_Texte à étudier_
•••••

En Bretagne, les courants peuvent atteindre plus de 10 nœuds et être encore plus forts en Manche en raison du rapprochement des côtes et de la faible profondeur. Les courants ont une influence sur l'état de la mer. Un courant de sens contraire au vent peut être à l'origine de déferlantes (la lame écume). A l'approche d'une pointe, d'une île, le courant va se diviser de part et d'autre et cumuler sa force pour ensuite rejoindre la veine principale et s'accélérer en présence d'un passage plus étroit. La vitesse du courant peut être différente en surface, de sous la surface, et à différentes profondeurs. La rencontre de masses d'eau de température et salinité différentes provoque des courants. Le détroit de Gibraltar est parcouru par un courant de surface venu de l'Océan Atlantique, à l'inverse, un courant d'eau fortement salée s'écoule sur le fond vers l'Atlantique, conditions connues des sous-mariniers lors de la Seconde guerre mondiale qui les mettaient à profit.

•••••

_Consignes de l'exercice_
a – D'après le texte sur les courants marins, quelle vitesse les courants peuvent-ils atteindre en Bretagne ?
b – Poursuivez le texte sur les courants marins à la suite de sa dernière phrase.

_Données fournies_

•••••

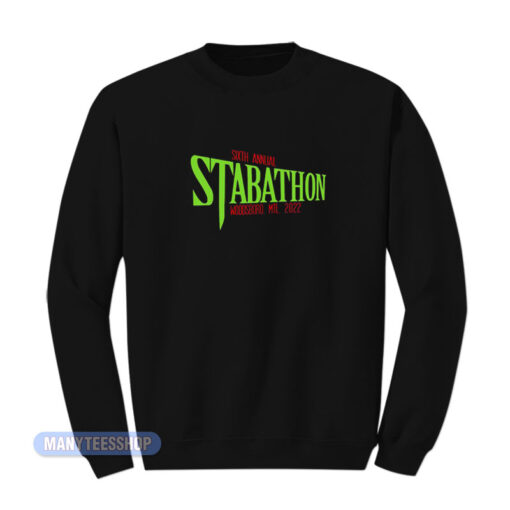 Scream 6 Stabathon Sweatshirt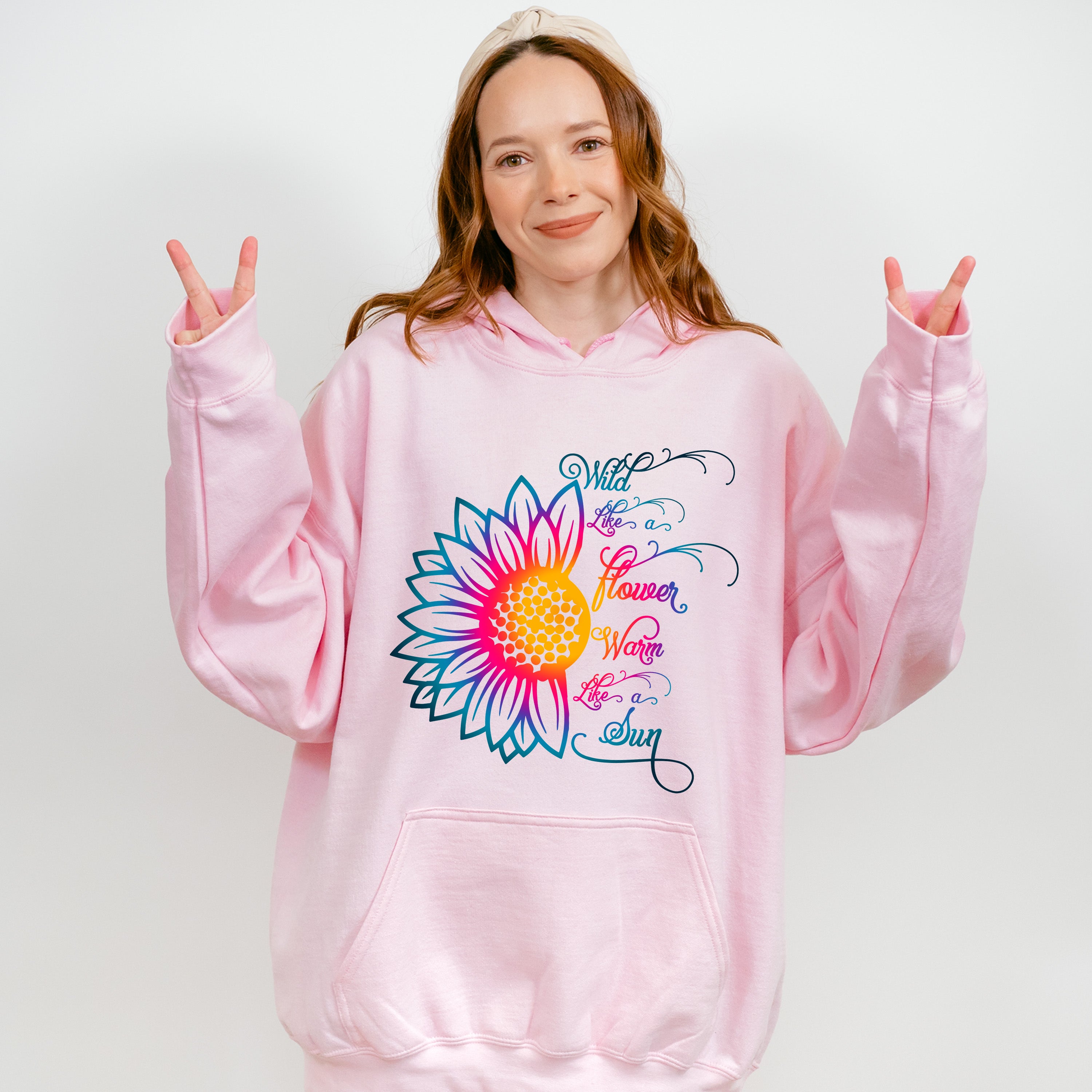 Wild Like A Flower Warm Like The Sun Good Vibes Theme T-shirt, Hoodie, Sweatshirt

•••••

_Corrigé des exercices_
a – Plus de 10 nœuds.

b –
Dans la houle, ce ne sont pas les particules d'eau qui se déplacent, mais la masse d'eau qui se soulève pour ensuite s'abaisser (oscillations). L'énergie de la houle dépend de : son amplitude - son angle d'incidence - de sa longueur - et de la période. La houle peut être comparée avec les phénomènes lumineux de : diffraction, réfraction et de réflexion. La houle peut être particulièrement destructrice, surtout s'il y a convergence des orthogonales ou alignement des lignes de crêtes. La houle est à l'origine de phénomènes vibratoires, de compression, d'expansion et d'aspiration de l'air emprisonné dans les espaces libres, phénomènes capables d'entraîner une rupture des joints dans les constructions maçonnées.

Les vagues désignent les rouleaux qui viennent s'écraser sur le rivage. A la différence de la houle, les vagues peuvent apparaître à la suite d'un coup de vent soudain. La dissipation de l'énergie de la houle provoque un brassage des sédiments. La quantité de matériaux en suspension augmente la densité du liquide (incompressible) déplacé, donc son énergie potentielle. Il suffit de 0,5 nœud pour mettre le sable en mouvement, d'un nœud (51 cm/sec) pour le gravier et 2,5 pour les galets.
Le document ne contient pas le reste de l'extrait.